• Text passage:
━━━━━━━━━━━━━━━━

Fig. 6 Catalytic mechanism analysis of STAR@LCNC after cycling. The 3D reconstructions and top-view surface mapping of MgS⁻ species in cycled (A) STAR@LCNC-S cathode and (B) CNT-S cathode after 50 cycles at 0.5C via TOF-SIMS. The scalebar is 50 μm. The signal intensity comparisons of (C) S⁻ species and (D) MgS⁻ species in cycled STAR@LCNC-S and CNT-S cathodes, respectively. The white dashed line indicates the aggregation location of MgS⁻ species. (E) and (F) HAADF-STEM images of the single zinc atoms in the cycled STAR@LCNC-S cathode composite after 50 cycles at 0.5C (highlighted by red circles in (F)). (G) The high-resolution XPS of Zn 2p for pristine, fully charged, and fully discharged STAR@LCNC-S electrodes. The proposed catalytic mechanism without atomic reactors in (H) CNT-S or with (I) STAR@LCNC-S in Mg–S batteries.

Conclusion

In summary, a self-tandem catalysis for achieving fast Mg²⁺ desolvation and sulfur conversions is pioneered to deal with the sluggish reaction kinetics in polysulfide conversions and decomposition of MgS for the first time. As a demo, the serially-assembled train-like atomic reactors of zinc atomic catalysts employed in long-conductive nanocarbons (STAR@LCNC) are fabricated by locating the Zn atoms at the porous beads linked on long-chain CNT. The crucial catalytic roles and working mechanism of STAR@LCNC in tailoring the solvation structure, accelerating Mg²⁺ transport and catalyzing polysulfide conversion reactions by lowering the barriers are comprehensively demonstrated by theoretical simulations, static polysulfide adsorption, electrochemical analysis, and in situ spectroscopical and electron characterizations. Consequently, the STAR@LCNC can effectively promote the dissolution of MgCl(THF)_x⁺ structure, release a large amount of free Mg²⁺, and then accelerate the transfer of Mg²⁺ to the sulfur cathode to participate in the conversion of sulfur and polysulfide, effectively improving the utilization of sulfur. The as-fabricated STAR@LCNC-S cathodes show the best ever rate performances up to 2C and with the so-far longest lifespan of 400 cycles. More impressively, the cell with a high mass loading of 4.0 mg cm⁻² is capable of maintaining a high capacity of 729 mA h g⁻¹ after 50 cycles, corresponding to an areal capacity of 2.92 mA h cm⁻², which has never been achieved in previous Mg–S batteries. These results open up new routes to design and fabricate highly active catalysts with favorable interface environments to develop faster, longer-lasting, higher-energy density Mg–S batteries.

━━━━━━━━━━━━━━━━

• Written request a:
Rewrite the entries from the line containing "How widely are" through the end of the entries, substituting "image" for "photograph" and leaving everything else unchanged. Leave the pictures out of your answer.

━━━━━━━━━━━━━━━━

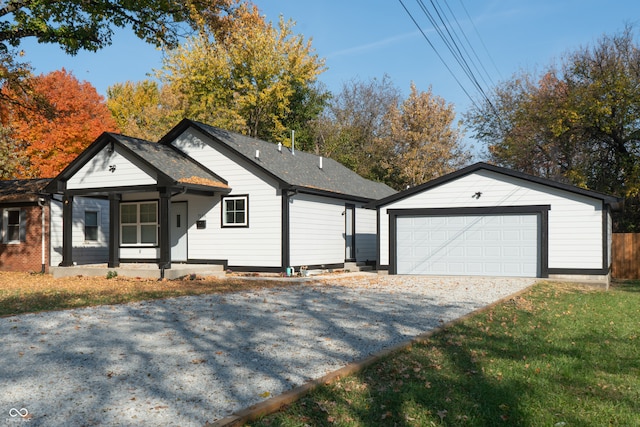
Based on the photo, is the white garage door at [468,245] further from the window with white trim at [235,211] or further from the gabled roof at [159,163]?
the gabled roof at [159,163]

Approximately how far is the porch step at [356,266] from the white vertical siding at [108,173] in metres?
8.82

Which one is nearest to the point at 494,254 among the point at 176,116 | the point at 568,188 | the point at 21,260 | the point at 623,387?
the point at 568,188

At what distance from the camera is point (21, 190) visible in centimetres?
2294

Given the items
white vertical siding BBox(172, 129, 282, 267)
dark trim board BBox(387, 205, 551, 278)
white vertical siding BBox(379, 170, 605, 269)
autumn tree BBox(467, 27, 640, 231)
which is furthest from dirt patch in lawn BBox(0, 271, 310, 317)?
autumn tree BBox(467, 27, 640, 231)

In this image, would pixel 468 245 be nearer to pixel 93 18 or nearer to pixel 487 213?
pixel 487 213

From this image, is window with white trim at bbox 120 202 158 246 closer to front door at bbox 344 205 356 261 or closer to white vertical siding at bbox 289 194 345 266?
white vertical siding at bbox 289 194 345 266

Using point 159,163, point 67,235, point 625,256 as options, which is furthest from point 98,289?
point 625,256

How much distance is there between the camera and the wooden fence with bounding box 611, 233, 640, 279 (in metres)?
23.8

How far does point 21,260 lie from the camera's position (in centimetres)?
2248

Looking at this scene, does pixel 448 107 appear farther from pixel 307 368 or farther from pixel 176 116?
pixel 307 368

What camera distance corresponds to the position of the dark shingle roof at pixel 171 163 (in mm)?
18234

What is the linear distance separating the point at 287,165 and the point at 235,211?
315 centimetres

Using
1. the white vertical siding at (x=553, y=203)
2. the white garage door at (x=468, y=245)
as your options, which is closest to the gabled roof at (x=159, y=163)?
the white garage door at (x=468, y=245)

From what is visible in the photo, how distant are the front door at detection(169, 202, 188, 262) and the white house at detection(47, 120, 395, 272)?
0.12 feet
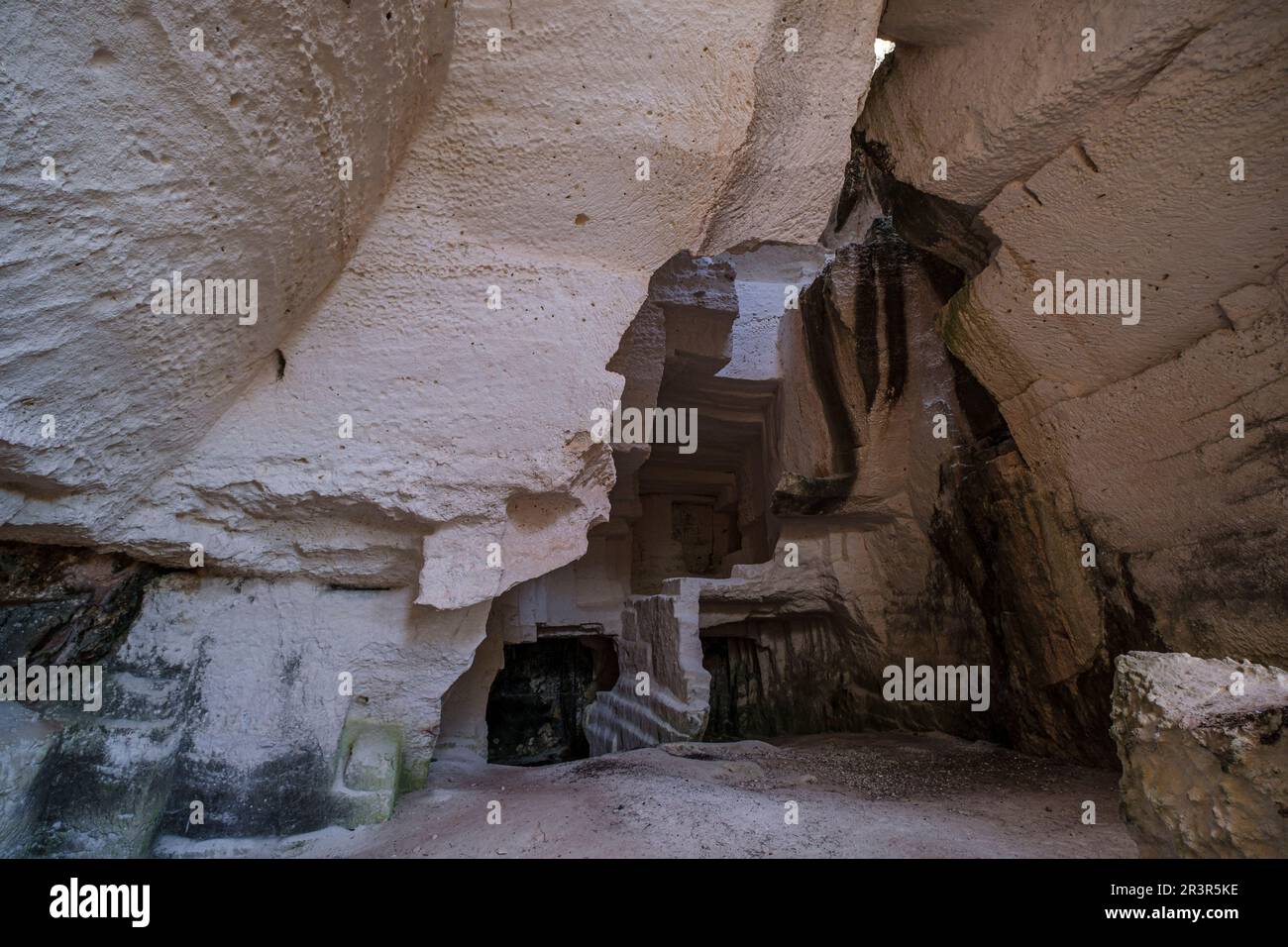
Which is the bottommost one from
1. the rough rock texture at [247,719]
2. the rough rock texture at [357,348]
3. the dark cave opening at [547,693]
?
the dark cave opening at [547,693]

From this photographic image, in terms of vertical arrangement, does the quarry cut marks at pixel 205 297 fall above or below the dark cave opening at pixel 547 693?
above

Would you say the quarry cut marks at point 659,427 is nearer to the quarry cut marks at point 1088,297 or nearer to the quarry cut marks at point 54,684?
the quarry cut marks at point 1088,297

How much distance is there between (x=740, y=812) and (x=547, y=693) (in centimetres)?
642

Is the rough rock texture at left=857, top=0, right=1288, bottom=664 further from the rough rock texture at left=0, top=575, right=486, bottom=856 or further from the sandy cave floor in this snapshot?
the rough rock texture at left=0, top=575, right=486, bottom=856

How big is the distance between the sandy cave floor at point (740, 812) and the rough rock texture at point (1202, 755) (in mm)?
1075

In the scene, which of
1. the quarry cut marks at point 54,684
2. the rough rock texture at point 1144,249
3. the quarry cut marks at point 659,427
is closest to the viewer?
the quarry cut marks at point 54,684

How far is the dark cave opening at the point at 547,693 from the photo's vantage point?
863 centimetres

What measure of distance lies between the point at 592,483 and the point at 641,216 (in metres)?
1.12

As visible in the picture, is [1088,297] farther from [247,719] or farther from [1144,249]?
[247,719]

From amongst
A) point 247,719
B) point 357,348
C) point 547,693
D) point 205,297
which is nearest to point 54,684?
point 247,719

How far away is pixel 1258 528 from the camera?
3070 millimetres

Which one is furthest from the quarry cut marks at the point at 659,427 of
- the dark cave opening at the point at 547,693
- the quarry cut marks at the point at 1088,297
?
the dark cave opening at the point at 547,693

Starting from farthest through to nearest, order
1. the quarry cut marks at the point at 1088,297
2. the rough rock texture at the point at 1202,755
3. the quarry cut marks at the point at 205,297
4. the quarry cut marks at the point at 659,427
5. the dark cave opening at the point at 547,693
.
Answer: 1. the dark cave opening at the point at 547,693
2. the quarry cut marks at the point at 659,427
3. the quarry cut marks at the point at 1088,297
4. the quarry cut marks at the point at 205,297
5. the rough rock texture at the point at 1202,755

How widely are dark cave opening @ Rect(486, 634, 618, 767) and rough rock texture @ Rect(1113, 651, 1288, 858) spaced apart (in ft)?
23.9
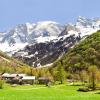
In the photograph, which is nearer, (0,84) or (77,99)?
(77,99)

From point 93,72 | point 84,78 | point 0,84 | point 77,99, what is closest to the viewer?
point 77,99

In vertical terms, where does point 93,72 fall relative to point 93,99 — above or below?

━━━━━━━━━━━━━━━━

• Written request b:
Retype the magnesium–sulfur battery text in full, with no changes.

• Result a:
How widely are dark cave opening @ Rect(486, 634, 618, 767) and rough rock texture @ Rect(1113, 651, 1288, 858) spaced apart (in ft)?
23.9
In the image, which is nearer, (0,84) or (77,99)?
(77,99)

From point 93,72 | point 84,78 | point 0,84 | point 77,99, what is closest to the viewer?
point 77,99

In vertical terms, where does point 93,72 fall relative to point 93,99 — above or below?

• Result b:
Fig. 6 Catalytic mechanism analysis of STAR@LCNC after cycling. The 3D reconstructions and top-view surface mapping of MgS⁻ species in cycled (A) STAR@LCNC-S cathode and (B) CNT-S cathode after 50 cycles at 0.5C via TOF-SIMS. The scalebar is 50 μm. The signal intensity comparisons of (C) S⁻ species and (D) MgS⁻ species in cycled STAR@LCNC-S and CNT-S cathodes, respectively. The white dashed line indicates the aggregation location of MgS⁻ species. (E) and (F) HAADF-STEM images of the single zinc atoms in the cycled STAR@LCNC-S cathode composite after 50 cycles at 0.5C (highlighted by red circles in (F)). (G) The high-resolution XPS of Zn 2p for pristine, fully charged, and fully discharged STAR@LCNC-S electrodes. The proposed catalytic mechanism without atomic reactors in (H) CNT-S or with (I) STAR@LCNC-S in Mg–S batteries.

Conclusion

In summary, a self-tandem catalysis for achieving fast Mg²⁺ desolvation and sulfur conversions is pioneered to deal with the sluggish reaction kinetics in polysulfide conversions and decomposition of MgS for the first time. As a demo, the serially-assembled train-like atomic reactors of zinc atomic catalysts employed in long-conductive nanocarbons (STAR@LCNC) are fabricated by locating the Zn atoms at the porous beads linked on long-chain CNT. The crucial catalytic roles and working mechanism of STAR@LCNC in tailoring the solvation structure, accelerating Mg²⁺ transport and catalyzing polysulfide conversion reactions by lowering the barriers are comprehensively demonstrated by theoretical simulations, static polysulfide adsorption, electrochemical analysis, and in situ spectroscopical and electron characterizations. Consequently, the STAR@LCNC can effectively promote the dissolution of MgCl(THF)_x⁺ structure, release a large amount of free Mg²⁺, and then accelerate the transfer of Mg²⁺ to the sulfur cathode to participate in the conversion of sulfur and polysulfide, effectively improving the utilization of sulfur. The as-fabricated STAR@LCNC-S cathodes show the best ever rate performances up to 2C and with the so-far longest lifespan of 400 cycles. More impressively, the cell with a high mass loading of 4.0 mg cm⁻² is capable of maintaining a high capacity of 729 mA h g⁻¹ after 50 cycles, corresponding to an areal capacity of 2.92 mA h cm⁻², which has never been achieved in previous Mg–S batteries. These results open up new routes to design and fabricate highly active catalysts with favorable interface environments to develop faster, longer-lasting, higher-energy density Mg–S batteries.